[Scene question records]
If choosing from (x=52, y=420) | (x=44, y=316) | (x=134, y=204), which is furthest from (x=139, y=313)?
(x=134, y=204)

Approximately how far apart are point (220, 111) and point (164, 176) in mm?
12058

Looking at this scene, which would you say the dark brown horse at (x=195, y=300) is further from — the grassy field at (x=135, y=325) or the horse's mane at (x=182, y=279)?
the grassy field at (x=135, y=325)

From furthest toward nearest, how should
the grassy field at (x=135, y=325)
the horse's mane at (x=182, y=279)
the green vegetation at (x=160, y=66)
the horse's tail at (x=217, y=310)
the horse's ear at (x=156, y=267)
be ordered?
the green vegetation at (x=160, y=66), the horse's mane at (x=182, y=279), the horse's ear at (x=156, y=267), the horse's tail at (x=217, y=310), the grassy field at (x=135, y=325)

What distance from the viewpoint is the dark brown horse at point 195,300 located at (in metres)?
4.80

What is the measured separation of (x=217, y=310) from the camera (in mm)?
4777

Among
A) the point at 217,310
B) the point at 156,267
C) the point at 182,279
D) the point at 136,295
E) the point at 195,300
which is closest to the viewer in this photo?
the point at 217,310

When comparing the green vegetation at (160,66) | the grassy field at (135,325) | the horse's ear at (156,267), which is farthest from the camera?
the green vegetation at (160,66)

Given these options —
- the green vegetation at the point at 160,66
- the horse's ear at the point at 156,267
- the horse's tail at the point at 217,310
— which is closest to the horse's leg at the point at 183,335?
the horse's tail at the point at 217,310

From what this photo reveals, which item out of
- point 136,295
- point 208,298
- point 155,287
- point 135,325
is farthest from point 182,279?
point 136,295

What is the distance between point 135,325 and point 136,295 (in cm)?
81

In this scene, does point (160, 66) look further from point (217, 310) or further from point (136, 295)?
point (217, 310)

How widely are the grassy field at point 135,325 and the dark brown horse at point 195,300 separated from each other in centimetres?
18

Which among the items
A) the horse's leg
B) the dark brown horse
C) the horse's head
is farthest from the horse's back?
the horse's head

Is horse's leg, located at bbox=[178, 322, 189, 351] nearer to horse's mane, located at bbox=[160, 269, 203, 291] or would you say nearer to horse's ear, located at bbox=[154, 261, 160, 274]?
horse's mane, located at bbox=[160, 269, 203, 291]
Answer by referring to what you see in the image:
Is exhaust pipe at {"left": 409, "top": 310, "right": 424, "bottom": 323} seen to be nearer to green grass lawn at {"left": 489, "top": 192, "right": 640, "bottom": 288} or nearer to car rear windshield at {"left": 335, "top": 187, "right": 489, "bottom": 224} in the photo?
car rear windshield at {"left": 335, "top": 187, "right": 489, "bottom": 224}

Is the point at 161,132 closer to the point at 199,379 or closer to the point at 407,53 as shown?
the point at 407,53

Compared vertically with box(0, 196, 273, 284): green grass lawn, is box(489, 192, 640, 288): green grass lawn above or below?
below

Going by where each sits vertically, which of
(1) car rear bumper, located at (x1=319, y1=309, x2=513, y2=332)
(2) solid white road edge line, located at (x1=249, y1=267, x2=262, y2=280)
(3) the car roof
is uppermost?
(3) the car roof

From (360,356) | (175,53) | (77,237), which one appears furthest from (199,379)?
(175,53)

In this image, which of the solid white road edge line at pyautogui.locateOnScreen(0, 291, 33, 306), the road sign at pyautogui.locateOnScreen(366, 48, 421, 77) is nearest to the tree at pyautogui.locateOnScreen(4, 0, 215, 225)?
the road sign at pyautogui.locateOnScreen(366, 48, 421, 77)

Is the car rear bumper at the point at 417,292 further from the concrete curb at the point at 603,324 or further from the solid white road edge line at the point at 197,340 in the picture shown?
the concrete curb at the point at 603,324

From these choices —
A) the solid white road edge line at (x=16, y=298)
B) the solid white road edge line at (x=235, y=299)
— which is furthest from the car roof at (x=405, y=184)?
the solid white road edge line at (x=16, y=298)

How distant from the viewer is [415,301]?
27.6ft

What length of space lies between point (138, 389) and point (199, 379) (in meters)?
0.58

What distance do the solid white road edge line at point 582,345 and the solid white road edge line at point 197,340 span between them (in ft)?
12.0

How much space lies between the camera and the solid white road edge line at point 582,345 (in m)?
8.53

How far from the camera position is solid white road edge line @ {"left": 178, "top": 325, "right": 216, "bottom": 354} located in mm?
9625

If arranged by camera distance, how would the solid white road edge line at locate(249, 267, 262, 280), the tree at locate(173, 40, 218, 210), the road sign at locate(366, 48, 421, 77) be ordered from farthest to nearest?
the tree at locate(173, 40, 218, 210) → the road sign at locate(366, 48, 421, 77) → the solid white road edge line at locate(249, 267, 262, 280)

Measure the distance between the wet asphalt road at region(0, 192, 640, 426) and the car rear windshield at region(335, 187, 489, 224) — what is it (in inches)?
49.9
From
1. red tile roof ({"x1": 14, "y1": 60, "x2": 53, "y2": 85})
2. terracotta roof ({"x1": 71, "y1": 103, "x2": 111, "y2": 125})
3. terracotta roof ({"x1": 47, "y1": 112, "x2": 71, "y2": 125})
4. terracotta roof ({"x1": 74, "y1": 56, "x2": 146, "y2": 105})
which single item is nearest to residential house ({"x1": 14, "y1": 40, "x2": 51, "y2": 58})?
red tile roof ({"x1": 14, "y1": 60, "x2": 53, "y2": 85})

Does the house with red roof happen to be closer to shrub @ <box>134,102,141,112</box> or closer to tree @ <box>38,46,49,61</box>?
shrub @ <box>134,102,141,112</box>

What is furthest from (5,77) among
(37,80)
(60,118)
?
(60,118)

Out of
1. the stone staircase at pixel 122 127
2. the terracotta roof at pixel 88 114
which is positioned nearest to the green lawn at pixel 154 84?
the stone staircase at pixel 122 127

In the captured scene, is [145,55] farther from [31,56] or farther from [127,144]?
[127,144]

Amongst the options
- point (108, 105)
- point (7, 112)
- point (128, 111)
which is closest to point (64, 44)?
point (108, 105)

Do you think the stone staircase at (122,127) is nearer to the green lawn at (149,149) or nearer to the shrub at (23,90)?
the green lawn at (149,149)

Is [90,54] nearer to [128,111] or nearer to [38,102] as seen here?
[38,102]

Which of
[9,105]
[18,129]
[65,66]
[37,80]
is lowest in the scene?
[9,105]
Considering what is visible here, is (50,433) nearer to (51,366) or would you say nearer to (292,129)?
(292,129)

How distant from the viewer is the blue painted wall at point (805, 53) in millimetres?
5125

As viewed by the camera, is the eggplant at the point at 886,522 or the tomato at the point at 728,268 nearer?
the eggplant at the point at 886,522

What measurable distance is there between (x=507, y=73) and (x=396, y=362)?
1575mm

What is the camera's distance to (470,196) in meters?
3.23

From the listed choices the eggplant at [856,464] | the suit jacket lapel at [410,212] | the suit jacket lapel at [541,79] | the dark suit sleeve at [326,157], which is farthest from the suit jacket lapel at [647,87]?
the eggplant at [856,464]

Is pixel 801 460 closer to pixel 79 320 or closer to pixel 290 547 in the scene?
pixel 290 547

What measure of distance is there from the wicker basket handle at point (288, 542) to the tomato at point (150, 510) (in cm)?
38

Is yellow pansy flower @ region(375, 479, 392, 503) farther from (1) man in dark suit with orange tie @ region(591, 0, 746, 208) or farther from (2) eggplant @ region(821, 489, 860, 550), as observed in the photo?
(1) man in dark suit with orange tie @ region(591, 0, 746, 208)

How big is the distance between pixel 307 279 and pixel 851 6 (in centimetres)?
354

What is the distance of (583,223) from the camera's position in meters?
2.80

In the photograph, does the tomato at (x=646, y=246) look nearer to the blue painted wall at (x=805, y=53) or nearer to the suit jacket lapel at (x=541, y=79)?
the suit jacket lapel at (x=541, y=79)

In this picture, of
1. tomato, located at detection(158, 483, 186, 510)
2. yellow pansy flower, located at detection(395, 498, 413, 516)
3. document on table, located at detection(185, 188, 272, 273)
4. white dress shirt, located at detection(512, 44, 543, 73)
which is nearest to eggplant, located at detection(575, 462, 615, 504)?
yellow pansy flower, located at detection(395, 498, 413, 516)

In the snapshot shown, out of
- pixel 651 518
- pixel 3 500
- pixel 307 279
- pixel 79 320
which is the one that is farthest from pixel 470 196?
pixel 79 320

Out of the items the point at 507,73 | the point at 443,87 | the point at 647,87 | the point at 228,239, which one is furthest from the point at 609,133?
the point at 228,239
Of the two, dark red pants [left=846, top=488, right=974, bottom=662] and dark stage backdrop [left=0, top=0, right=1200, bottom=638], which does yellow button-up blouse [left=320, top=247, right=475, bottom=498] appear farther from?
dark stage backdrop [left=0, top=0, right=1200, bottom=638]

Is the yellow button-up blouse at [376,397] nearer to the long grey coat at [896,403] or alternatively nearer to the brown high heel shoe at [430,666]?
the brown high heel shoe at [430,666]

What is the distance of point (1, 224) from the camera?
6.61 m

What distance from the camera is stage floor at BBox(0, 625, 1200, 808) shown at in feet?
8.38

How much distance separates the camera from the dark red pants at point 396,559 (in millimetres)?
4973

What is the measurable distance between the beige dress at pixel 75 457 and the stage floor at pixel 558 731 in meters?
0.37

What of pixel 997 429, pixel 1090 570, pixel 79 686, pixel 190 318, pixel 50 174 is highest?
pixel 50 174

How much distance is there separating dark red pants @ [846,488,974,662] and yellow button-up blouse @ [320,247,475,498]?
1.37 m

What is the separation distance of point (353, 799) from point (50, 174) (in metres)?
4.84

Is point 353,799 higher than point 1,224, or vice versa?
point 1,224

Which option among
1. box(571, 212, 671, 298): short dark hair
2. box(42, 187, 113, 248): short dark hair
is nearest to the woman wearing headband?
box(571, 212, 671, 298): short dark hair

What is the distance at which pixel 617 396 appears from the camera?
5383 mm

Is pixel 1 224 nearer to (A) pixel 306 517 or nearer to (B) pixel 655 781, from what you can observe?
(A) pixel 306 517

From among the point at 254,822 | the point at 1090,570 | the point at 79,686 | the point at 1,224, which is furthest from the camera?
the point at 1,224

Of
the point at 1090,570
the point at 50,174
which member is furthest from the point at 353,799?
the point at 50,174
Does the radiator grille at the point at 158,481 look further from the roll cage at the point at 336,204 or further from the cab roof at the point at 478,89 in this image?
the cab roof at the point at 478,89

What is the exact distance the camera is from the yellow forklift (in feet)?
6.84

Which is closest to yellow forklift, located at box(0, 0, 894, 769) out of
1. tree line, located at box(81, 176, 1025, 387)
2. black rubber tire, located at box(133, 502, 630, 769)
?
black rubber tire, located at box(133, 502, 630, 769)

**PROBLEM TO SOLVE**
In the records above, find the line containing "What is the distance at"; please retype it and every line after it through the last line, exactly and with nothing else.

**WRITTEN RESPONSE**
What is the distance at which pixel 617 396 appears from the camera?
5383 mm

Is pixel 1 224 nearer to (A) pixel 306 517 or nearer to (B) pixel 655 781, from what you can observe?
(A) pixel 306 517

From among the point at 254,822 | the point at 1090,570 | the point at 79,686 | the point at 1,224, which is furthest from the camera?
the point at 1,224

Of
the point at 1090,570
the point at 50,174
which member is furthest from the point at 353,799?
the point at 50,174
Does the radiator grille at the point at 158,481 look further from the roll cage at the point at 336,204 or further from the cab roof at the point at 478,89 in this image?
the cab roof at the point at 478,89

What is the exact distance the camera is from the yellow forklift (in feet)?
6.84

Which is closest to yellow forklift, located at box(0, 0, 894, 769) out of
1. tree line, located at box(81, 176, 1025, 387)
2. black rubber tire, located at box(133, 502, 630, 769)
?
black rubber tire, located at box(133, 502, 630, 769)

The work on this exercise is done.